ACTIVITY: Reproduce every entry exactly as written.

----

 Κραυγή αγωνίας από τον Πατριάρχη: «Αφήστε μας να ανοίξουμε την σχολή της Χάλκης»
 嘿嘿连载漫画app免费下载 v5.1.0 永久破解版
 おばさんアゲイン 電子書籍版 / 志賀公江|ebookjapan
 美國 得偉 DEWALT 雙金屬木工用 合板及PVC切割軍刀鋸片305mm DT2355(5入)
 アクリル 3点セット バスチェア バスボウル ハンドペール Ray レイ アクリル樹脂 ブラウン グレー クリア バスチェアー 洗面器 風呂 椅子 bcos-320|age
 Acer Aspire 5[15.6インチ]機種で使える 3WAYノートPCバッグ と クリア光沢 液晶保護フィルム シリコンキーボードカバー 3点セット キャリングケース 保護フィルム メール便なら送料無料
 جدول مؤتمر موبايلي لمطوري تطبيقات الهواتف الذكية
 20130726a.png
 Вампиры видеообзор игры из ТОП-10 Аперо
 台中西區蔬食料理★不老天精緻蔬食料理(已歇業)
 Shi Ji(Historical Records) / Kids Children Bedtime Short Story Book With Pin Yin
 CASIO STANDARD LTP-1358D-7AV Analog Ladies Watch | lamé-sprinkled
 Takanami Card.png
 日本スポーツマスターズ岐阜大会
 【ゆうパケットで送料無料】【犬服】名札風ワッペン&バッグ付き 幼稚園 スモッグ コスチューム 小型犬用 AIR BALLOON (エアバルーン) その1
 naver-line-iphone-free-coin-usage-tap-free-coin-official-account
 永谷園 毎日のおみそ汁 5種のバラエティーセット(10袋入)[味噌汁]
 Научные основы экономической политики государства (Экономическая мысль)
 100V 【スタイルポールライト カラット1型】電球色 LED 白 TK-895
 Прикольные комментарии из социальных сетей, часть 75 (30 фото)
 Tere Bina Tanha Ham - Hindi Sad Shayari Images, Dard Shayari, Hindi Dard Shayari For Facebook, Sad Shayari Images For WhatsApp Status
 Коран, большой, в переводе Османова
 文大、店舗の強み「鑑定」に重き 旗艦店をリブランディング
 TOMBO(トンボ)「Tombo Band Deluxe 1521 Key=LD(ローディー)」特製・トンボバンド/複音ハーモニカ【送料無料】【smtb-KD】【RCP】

----

ANSWER SECTION:
 Κραυγή αγωνίας από τον Πατριάρχη: «Αφήστε μας να ανοίξουμε την σχολή της Χάλκης»
 嘿嘿连载漫画app免费下载 v5.1.0 永久破解版
 おばさんアゲイン 電子書籍版 / 志賀公江|ebookjapan
 美國 得偉 DEWALT 雙金屬木工用 合板及PVC切割軍刀鋸片305mm DT2355(5入)
 アクリル 3点セット バスチェア バスボウル ハンドペール Ray レイ アクリル樹脂 ブラウン グレー クリア バスチェアー 洗面器 風呂 椅子 bcos-320|age
 Acer Aspire 5[15.6インチ]機種で使える 3WAYノートPCバッグ と クリア光沢 液晶保護フィルム シリコンキーボードカバー 3点セット キャリングケース 保護フィルム メール便なら送料無料
 جدول مؤتمر موبايلي لمطوري تطبيقات الهواتف الذكية
 20130726a.png
 Вампиры видеообзор игры из ТОП-10 Аперо
 台中西區蔬食料理★不老天精緻蔬食料理(已歇業)
 Shi Ji(Historical Records) / Kids Children Bedtime Short Story Book With Pin Yin
 CASIO STANDARD LTP-1358D-7AV Analog Ladies Watch | lamé-sprinkled
 Takanami Card.png
 日本スポーツマスターズ岐阜大会
 【ゆうパケットで送料無料】【犬服】名札風ワッペン&バッグ付き 幼稚園 スモッグ コスチューム 小型犬用 AIR BALLOON (エアバルーン) その1
 naver-line-iphone-free-coin-usage-tap-free-coin-official-account
 永谷園 毎日のおみそ汁 5種のバラエティーセット(10袋入)[味噌汁]
 Научные основы экономической политики государства (Экономическая мысль)
 100V 【スタイルポールライト カラット1型】電球色 LED 白 TK-895
 Прикольные комментарии из социальных сетей, часть 75 (30 фото)
 Tere Bina Tanha Ham - Hindi Sad Shayari Images, Dard Shayari, Hindi Dard Shayari For Facebook, Sad Shayari Images For WhatsApp Status
 Коран, большой, в переводе Османова
 文大、店舗の強み「鑑定」に重き 旗艦店をリブランディング
 TOMBO(トンボ)「Tombo Band Deluxe 1521 Key=LD(ローディー)」特製・トンボバンド/複音ハーモニカ【送料無料】【smtb-KD】【RCP】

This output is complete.